Calvin convinces her of the importance of human fallibility. Yet, Robinson writes, “I wouldn’t mind hearing the word ‘sin’ once in a while. If the word is spoken now it is likely to be in one of those lately bold and robust big churches who are obsessed with sins Jesus never mentioned at all. On the testimony of the prophets, social injustice is the great sin.”

She often criticizes a Christianity that is “rooted in an instinctive tribalism.” Christianity’s true nature, in contrast, “has no boundaries, no shibboleths, no genealogies or hereditary claimants.” This tribal Christianity is false and goes against the teachings of the Bible, she writes. “Does the word ‘stranger,’ the word ‘alien,’ ever have a negative connotation in Scripture? No. Are the poor ever the object of anything less than God’s loving solicitude? No.”

She also writes often about Shakespeare, noting that “[his] theological seriousness is simultaneous with his greatness as a dramatist.” In the essay “Grace” she concludes that Shakespeare “proposes that we participate in grace, in the largest sense of the word, as we experience love, in the largest sense of that word.”

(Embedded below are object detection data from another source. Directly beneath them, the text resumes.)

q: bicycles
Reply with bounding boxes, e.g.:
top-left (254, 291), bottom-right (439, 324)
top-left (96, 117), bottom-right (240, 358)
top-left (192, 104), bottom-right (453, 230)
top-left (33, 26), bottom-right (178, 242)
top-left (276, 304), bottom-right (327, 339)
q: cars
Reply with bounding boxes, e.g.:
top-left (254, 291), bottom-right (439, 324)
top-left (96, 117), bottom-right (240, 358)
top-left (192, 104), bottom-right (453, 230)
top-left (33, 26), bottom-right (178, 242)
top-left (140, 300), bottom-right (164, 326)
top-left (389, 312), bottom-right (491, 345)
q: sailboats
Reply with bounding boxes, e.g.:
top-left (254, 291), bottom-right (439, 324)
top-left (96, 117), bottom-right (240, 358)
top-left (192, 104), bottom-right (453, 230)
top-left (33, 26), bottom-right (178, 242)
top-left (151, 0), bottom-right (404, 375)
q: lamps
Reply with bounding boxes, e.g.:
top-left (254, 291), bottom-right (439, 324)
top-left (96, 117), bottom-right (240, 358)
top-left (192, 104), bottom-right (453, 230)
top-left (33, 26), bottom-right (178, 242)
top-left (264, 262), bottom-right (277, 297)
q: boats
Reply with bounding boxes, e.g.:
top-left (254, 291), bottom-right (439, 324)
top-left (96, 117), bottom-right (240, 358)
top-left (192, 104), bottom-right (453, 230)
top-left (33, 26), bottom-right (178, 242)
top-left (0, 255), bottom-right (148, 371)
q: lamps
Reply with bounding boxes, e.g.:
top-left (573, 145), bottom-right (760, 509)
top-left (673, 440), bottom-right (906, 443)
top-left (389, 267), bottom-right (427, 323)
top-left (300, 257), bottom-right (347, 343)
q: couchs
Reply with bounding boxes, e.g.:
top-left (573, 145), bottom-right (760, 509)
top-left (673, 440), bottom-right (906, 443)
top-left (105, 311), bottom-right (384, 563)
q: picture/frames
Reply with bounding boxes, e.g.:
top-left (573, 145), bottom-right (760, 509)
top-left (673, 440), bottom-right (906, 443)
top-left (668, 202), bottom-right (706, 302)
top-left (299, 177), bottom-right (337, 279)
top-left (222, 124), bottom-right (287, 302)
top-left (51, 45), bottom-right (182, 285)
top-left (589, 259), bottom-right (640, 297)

At the opposite end of love is fear, the title of another essay. Robinson makes two points: “Contemporary America is full of fear,” and “fear is not a Christian habit of mind.” She does not mince words in her criticism of those who profess to be Christians: “Those who forget God, the single assurance of our safety, however that word may be defined, can be recognized in the fact that they make irrational responses to irrational fears.”

Robinson is free and unafraid in laying out her opinions, which many will not like. In “Proofs” she quotes Karl Barth, who said that “Christianity that excludes the Old Testament has a cancer at its heart.” In “Memory” she writes, “True and utter cowardice is defined by the act of carrying a concealed weapon.” And further: “If Christianity is thought of as a religion of personal salvation that allows one to sin now and repent at leisure, it is … almost limitlessly permissive. It virtually invites the flouting of Jesus’ teachings.”

In “Value,” she turns to economics and justice: “If bankers wrecked the economy, what sense does it make to drug-test the unemployed who need help surviving the wreck?”

In “Theology” she critiques rationalism: “The rationalists are like travelers in a non-English-speaking country who think they can make themselves understood by shouting.”

In the same essay she goes on to describe how she comes to write a novel: “I find my way into it by finding a voice that can tell it, and then it unfolds within the constraints of its own nature, which seem arbitrary to me but are inviolable by me.”

Robinson addresses other subjects: economic inequality, the English Reformation, education, metaphysics, religion and more.

In “Realism,” the concluding essay in this volume, Robinson returns to the theme of human worth: “We know how profoundly we can impoverish ourselves by failing to find value in one another….A theology of grace is a higher realism, an ethics of truth. Writers know this.”

“The Givenness of Things” is a rich source of thought and provocation. Robinson’s interests are wide and her intelligence keen. Reading her is a rewarding experience.